| Source text |
The State in the Great Transformation

Conference in Tutzing from 4th to 6th March 2020


In the political rhetoric of recent decades, the state has often been declared to be greedy and cumbersome, a model that cannot keep up with the efficiency and dynamism of the private sector. The state is the problem, not the solution. Private sector mechanisms and frameworks gained in importance in the face of a widely perceived policy weakness even in those areas where privatisation was not an issue. Forward-looking problem solutions outside the private sector were most likely to be found in civil society.

For some time now, however, a growing interest in the core functions and core prerequisites of statehood, but also in considerations of an entrepreneurial state, has been observed. At the same time, political populism brought a new kind of state capacity to act onto the political agenda. Against the horizon of global problems, however, the potential of populist prioritizations of national interest seems to be of little use. On the whole, the co-evolution of public and private spheres can develop in different directions – also in the direction of a pathological interpenetration of both areas. The ability of the state to act and to act in a problem-adequate manner in the sense of public interests are dependent on preconditions whose creation lies neither in the area of legal nor political mechanisms. State scepticism is also understandable in the light of state failures and the dangers of the usurpation of state means of power by particular interests. However: The development of an agency capable of acting for genuine public goods and interests is of decisive importance in social transformation processes. Where these processes have already begun, this becomes all too obvious (keywords: climate change and digitalisation). Its problem horizon can be compared with the challenges that led to a fundamental reorientation of public institutions and organisations during the industrial revolution in the 19th century. It was then that the welfare state was born.

| Data shown |
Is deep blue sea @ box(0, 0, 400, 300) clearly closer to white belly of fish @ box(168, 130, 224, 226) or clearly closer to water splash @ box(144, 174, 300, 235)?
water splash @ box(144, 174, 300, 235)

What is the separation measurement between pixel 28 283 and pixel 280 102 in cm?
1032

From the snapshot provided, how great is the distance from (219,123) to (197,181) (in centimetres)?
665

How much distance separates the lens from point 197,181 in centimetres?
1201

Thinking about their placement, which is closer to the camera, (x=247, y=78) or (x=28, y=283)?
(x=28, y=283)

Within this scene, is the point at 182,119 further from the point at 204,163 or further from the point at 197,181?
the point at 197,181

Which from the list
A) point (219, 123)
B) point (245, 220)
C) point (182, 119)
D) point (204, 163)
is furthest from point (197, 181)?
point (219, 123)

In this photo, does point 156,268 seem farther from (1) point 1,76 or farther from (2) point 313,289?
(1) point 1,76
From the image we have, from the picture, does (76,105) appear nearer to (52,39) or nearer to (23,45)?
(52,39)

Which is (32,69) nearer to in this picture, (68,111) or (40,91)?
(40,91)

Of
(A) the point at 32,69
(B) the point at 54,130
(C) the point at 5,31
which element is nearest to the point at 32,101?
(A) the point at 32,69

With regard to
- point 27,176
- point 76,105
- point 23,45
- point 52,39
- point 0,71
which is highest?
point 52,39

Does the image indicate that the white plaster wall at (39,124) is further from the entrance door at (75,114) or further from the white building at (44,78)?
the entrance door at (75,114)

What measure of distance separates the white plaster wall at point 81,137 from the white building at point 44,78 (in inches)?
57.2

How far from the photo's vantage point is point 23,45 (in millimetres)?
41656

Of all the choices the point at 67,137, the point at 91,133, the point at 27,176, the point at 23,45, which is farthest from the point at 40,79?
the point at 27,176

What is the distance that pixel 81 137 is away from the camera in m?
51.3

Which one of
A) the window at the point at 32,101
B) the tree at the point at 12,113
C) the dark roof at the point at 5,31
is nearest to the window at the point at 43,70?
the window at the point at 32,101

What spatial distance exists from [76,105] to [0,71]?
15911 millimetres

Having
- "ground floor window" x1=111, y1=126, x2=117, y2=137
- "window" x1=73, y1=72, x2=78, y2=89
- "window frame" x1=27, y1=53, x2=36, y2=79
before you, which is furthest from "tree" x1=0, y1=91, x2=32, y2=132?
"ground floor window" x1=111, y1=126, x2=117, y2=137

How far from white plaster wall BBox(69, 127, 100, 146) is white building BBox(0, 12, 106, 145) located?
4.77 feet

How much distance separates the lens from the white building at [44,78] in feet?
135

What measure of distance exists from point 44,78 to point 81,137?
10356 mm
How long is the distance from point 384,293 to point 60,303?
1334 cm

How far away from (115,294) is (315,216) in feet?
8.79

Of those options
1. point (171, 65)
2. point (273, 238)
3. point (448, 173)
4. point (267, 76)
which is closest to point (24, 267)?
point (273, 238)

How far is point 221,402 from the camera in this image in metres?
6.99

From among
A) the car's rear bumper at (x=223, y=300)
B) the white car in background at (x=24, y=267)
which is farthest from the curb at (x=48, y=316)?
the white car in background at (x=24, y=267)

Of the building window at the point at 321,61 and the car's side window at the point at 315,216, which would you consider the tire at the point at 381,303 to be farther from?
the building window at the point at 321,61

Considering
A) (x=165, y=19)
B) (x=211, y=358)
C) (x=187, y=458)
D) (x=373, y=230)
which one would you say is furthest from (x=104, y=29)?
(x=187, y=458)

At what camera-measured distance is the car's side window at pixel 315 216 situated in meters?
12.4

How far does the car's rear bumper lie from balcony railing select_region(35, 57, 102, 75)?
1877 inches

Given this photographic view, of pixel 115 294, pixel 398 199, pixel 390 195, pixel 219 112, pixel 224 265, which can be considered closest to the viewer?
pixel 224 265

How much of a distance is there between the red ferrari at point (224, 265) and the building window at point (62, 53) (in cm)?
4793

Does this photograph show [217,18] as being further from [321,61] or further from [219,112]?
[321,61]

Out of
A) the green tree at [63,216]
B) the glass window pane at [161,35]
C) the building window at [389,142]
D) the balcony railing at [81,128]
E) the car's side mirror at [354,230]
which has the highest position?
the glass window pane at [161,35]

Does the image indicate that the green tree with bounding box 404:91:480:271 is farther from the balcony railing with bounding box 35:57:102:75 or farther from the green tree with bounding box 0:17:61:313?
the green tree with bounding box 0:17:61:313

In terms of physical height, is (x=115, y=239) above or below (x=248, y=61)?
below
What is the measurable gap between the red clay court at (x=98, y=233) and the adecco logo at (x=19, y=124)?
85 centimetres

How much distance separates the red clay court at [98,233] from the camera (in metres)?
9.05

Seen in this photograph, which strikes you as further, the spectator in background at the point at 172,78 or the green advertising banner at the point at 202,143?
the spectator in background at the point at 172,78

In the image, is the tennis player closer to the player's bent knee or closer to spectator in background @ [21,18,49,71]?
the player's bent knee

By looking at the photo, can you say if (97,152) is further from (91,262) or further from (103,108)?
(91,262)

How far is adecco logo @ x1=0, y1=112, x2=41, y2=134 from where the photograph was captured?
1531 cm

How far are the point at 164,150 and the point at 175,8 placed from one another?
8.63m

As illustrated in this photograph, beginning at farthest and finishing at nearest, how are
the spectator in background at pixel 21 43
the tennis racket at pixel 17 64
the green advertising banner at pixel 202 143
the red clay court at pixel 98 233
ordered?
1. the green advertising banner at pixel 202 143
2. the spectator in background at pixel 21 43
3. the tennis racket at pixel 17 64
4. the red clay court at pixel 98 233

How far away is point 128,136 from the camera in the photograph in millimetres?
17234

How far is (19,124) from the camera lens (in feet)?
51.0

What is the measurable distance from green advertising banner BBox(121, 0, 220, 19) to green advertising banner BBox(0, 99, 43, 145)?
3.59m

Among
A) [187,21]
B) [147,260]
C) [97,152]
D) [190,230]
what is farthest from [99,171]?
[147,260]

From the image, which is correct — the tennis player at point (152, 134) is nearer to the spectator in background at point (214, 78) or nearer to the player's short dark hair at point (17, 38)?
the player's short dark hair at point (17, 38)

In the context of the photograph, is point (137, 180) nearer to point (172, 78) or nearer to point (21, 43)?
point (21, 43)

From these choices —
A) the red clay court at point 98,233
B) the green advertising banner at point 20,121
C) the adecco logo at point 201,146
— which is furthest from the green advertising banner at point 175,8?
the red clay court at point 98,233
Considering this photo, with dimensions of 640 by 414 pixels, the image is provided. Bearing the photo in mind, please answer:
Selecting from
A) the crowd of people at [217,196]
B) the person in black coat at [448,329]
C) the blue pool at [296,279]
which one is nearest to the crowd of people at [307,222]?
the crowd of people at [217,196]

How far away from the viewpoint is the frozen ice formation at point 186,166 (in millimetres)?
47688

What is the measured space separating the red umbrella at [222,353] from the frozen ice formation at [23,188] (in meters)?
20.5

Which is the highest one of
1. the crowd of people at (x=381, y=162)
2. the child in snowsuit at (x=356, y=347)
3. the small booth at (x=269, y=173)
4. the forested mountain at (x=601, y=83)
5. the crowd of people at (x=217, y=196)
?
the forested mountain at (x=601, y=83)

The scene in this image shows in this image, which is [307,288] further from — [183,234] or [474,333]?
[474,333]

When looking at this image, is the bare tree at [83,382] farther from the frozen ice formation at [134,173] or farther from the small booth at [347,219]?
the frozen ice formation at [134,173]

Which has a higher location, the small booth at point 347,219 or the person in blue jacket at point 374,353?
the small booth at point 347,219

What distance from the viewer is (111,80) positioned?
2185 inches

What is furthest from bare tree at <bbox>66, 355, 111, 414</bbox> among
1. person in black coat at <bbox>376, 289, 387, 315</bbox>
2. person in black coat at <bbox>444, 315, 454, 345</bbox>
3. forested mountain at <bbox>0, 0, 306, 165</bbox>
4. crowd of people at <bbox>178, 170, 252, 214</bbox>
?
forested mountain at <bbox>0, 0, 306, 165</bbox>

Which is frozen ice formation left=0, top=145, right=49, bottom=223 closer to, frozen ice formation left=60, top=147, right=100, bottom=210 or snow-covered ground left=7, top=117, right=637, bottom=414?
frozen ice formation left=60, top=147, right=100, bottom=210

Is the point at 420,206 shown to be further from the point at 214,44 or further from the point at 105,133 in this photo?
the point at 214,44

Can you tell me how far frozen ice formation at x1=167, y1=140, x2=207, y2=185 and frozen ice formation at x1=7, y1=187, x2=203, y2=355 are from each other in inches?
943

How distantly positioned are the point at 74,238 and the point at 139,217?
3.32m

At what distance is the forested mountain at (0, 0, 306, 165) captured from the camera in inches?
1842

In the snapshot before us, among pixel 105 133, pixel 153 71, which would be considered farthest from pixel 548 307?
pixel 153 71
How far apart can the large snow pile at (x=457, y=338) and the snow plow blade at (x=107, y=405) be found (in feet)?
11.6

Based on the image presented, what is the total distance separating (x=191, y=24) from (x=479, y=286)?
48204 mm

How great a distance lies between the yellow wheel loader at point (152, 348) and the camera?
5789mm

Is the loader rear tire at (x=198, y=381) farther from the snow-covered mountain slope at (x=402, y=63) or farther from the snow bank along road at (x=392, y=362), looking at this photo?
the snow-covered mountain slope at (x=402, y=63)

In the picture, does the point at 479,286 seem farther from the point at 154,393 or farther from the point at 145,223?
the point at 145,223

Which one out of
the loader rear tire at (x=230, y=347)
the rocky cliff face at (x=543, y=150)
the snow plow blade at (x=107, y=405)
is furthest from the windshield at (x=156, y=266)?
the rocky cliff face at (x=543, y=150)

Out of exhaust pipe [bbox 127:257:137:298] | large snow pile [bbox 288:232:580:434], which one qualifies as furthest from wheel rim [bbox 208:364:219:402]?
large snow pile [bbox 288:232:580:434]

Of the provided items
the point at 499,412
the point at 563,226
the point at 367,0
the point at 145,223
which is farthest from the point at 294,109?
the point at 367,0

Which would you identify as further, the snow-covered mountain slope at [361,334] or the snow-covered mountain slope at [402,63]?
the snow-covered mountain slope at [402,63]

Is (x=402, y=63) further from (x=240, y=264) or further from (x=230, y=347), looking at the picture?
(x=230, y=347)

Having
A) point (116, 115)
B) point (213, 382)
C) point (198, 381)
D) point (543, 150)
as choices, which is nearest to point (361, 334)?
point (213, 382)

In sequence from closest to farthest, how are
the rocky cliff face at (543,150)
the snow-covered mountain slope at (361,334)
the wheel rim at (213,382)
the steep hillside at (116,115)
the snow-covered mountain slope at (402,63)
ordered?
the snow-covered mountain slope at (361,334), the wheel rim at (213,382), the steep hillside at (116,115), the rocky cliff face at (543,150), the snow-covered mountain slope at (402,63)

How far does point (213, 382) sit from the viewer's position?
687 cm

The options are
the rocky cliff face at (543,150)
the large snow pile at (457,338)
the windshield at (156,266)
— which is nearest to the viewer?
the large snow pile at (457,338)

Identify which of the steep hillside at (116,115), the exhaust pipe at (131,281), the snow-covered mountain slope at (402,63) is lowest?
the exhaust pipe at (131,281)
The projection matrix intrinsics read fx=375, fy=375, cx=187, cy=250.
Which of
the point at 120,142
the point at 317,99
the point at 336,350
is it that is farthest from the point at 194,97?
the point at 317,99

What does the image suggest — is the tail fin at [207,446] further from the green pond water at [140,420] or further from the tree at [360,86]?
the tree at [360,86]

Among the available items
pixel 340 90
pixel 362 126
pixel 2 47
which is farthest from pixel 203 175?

| Aim of the task |
Pick up the text on the state in the Great Transformation after its last sentence and keep writing it.

| Reply |
Can a transformational statehood develop today as well? What contribution could economic sciences make? How important is the difficult area of tension between supranational regulatory needs, political weakness, and national interest as the gravitational center of new capacity to act? And what about the further development of the entire institutional architecture such as infrastructures in the fields of digital economy and ecological mobility?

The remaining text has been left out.